Als paraneoplastische neurologische
Syndrome (PNS) werden Erkrankungen des zentralen und peripheren Nervensystems bezeichnet,
die in unmittelbarem Zusammenhang mit einem Tumorleiden auftreten, jedoch nicht durch den Tumor
bzw. seine Metastasen direkt verursacht werden oder als Nebenwirkung auf eine Therapie mit Zytostatika oder durch Bestrahlung zurückzuführen sind [1]. Vielmehr ist eine
immunvermittelte Pathogenese der
neurologischen Störungen naheliegend, da sich bei vielen Patienten
mit PNS spezifische Autoantikörper
im Serum nachweisen lassen. Diese
Autoantikörper richten sich gegen
Antigene, die normalerweise ausschließlich auf der Oberfläche
(Membranproteine) oder im Inneren
(Zytoplasma oder Nukleus) von Nervenzellen vorkommen.
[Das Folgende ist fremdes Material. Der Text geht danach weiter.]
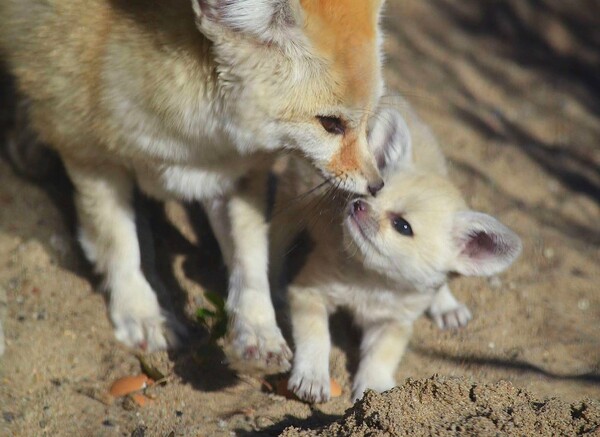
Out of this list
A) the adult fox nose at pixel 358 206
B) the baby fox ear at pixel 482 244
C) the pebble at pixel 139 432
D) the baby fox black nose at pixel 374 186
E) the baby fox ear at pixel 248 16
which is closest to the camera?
the baby fox ear at pixel 248 16

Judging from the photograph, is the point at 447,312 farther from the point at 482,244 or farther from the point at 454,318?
the point at 482,244

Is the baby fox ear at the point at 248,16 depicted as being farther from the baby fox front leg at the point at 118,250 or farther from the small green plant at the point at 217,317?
the small green plant at the point at 217,317

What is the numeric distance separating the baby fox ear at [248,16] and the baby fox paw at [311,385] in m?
1.53

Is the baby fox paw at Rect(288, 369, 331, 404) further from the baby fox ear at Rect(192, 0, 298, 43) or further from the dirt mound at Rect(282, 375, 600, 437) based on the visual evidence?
the baby fox ear at Rect(192, 0, 298, 43)

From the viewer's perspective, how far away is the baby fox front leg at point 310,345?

Im Zuge der Entartung (maligne
Transformation) werden diese Proteine nun auch von Tumorzellen gebildet. Maligne Zellen unterscheiden
sich durch eine Vielzahl veränderter
morphologischer,
biochemischer
und physiologischer Eigenschaften
von normalen Körperzellen. Aufgrund dieser Unterschiede, die in Art
und Ausmaß sehr stark variieren,
können sie vom Immunsystem als
„fremd“ erkannt und angegriffen
werden. Bei Patienten mit PNS werden im Rahmen dieser antitumoralen Immunantwort auch Antikörper gegen die neuronalen Proteine
gebildet, die außerhalb des Nervensystems als unphysiologische, d. h.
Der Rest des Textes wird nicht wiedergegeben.